Start ENTRIES PROVIDED

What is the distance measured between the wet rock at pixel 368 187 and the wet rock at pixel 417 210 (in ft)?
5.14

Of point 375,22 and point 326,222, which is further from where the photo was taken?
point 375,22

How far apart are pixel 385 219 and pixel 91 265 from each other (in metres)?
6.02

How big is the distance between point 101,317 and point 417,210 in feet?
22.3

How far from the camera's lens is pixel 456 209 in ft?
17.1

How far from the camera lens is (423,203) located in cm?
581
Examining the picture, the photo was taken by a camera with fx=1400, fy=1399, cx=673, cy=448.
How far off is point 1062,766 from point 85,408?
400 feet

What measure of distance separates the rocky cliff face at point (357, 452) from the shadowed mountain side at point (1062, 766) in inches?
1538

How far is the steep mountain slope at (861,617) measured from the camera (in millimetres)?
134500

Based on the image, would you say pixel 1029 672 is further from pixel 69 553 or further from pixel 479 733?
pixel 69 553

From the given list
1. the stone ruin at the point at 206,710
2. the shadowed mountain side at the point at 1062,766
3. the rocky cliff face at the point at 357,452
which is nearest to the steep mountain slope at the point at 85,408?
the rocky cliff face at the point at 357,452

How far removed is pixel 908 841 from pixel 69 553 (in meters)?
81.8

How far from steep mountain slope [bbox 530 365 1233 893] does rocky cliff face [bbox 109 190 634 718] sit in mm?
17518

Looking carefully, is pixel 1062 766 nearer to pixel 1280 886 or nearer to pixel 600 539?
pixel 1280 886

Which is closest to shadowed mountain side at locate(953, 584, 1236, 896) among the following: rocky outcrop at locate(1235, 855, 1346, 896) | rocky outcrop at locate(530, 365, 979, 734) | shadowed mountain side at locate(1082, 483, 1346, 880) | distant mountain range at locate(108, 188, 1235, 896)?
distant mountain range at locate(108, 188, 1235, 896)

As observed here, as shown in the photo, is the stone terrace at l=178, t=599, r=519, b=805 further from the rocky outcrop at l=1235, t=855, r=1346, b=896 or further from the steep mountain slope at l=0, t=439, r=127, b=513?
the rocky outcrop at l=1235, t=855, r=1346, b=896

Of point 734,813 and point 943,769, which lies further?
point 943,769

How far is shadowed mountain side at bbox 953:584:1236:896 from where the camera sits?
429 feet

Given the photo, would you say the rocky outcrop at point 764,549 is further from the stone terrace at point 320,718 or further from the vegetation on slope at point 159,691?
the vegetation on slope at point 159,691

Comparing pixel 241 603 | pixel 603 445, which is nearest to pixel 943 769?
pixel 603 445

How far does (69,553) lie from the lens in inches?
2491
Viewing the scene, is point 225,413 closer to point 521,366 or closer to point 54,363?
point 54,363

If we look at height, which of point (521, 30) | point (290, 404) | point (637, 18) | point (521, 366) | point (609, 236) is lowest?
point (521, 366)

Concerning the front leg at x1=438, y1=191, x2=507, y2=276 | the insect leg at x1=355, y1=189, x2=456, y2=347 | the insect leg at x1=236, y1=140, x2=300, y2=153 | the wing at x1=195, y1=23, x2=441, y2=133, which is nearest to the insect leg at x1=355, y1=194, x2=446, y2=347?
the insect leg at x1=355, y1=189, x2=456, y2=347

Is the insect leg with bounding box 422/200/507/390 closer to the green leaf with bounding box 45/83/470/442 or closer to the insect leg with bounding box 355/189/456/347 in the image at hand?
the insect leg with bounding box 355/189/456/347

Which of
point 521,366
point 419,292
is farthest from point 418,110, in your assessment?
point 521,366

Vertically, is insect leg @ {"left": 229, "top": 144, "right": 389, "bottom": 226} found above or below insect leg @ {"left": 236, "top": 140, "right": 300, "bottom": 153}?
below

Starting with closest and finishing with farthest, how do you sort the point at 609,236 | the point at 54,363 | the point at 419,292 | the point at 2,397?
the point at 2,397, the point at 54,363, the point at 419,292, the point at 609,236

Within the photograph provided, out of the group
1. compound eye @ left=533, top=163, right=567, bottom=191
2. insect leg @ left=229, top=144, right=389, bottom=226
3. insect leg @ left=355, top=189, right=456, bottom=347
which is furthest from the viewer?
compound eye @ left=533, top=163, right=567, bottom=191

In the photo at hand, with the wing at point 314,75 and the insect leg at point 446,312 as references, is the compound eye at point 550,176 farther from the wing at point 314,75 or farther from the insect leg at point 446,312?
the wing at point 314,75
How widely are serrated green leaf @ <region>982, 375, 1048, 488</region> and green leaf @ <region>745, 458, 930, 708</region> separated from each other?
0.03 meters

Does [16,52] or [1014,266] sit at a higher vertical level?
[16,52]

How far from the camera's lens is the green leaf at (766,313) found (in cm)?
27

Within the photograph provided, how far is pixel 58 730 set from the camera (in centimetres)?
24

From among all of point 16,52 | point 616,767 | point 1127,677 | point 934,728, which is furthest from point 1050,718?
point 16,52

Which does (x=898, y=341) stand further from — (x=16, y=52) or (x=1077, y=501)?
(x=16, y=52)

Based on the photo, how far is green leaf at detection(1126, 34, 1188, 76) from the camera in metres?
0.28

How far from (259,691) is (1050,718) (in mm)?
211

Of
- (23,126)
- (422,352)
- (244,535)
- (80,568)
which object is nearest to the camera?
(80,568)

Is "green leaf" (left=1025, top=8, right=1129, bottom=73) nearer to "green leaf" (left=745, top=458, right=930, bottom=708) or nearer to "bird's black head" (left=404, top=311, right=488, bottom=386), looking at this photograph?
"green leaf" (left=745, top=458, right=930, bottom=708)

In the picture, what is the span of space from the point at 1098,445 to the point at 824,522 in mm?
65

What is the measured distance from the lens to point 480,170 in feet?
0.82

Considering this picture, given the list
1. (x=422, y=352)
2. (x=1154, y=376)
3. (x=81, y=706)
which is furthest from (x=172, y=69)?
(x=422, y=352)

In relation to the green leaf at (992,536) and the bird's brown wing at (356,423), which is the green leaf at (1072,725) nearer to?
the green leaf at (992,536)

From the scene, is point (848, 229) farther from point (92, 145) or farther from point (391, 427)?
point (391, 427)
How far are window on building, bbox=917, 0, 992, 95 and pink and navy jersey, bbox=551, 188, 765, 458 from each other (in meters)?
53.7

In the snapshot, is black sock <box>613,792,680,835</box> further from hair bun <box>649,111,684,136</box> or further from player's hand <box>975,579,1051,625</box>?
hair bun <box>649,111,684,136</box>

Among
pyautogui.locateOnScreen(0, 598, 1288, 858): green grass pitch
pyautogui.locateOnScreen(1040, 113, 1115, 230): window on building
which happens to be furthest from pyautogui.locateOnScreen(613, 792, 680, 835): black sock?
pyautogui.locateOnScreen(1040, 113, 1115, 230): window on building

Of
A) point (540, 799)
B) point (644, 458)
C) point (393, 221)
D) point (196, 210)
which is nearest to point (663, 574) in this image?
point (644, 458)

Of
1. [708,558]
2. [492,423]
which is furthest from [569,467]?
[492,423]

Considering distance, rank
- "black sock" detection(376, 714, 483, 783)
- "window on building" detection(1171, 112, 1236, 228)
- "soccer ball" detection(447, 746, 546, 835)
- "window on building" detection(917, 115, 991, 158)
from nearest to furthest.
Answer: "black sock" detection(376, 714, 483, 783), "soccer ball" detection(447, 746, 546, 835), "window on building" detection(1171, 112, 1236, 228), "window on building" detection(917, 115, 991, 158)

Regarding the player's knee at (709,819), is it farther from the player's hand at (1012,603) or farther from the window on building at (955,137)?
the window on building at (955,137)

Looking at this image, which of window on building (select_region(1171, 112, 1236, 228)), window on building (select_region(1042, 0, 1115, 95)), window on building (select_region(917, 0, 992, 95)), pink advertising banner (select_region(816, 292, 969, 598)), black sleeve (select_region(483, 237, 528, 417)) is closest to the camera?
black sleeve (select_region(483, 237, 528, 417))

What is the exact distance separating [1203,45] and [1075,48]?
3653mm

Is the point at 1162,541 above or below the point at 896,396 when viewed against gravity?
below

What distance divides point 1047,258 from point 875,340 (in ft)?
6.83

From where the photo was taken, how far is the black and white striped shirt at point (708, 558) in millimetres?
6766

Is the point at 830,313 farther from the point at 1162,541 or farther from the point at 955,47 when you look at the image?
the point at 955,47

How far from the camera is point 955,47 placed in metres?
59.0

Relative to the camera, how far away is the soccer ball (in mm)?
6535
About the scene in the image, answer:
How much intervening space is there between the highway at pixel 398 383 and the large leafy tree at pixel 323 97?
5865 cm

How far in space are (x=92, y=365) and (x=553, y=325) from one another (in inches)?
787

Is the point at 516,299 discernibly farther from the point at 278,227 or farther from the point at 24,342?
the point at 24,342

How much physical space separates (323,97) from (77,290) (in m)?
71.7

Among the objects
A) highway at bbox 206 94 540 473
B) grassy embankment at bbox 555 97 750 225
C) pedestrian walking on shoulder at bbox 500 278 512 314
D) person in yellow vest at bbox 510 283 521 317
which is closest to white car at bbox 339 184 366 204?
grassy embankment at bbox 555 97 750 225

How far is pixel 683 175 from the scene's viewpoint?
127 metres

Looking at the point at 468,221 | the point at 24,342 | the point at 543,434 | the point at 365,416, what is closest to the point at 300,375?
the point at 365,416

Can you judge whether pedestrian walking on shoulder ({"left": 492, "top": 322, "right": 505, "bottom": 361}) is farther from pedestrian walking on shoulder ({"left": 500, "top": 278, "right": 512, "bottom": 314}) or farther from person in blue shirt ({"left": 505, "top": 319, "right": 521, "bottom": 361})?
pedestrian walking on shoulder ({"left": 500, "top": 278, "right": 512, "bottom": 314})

End ENTRIES PROVIDED

THE REQUEST – Format as a JSON list of strings the lines starting with the one that contains "How much physical" and continuing through the final line above, both included, with one string for each line and blank lines left out.

SOLUTION FOR THIS PROBLEM –
[
  "How much physical space separates (323,97) from (77,290) (in m)?",
  "71.7",
  "Among the objects",
  "A) highway at bbox 206 94 540 473",
  "B) grassy embankment at bbox 555 97 750 225",
  "C) pedestrian walking on shoulder at bbox 500 278 512 314",
  "D) person in yellow vest at bbox 510 283 521 317",
  "which is closest to white car at bbox 339 184 366 204?",
  "grassy embankment at bbox 555 97 750 225",
  "How far is pixel 683 175 from the scene's viewpoint?",
  "127 metres",
  "Looking at the point at 468,221 | the point at 24,342 | the point at 543,434 | the point at 365,416, what is closest to the point at 300,375?",
  "the point at 365,416",
  "Can you judge whether pedestrian walking on shoulder ({\"left\": 492, \"top\": 322, \"right\": 505, \"bottom\": 361}) is farther from pedestrian walking on shoulder ({\"left\": 500, \"top\": 278, \"right\": 512, \"bottom\": 314}) or farther from person in blue shirt ({\"left\": 505, \"top\": 319, \"right\": 521, \"bottom\": 361})?",
  "pedestrian walking on shoulder ({\"left\": 500, \"top\": 278, \"right\": 512, \"bottom\": 314})"
]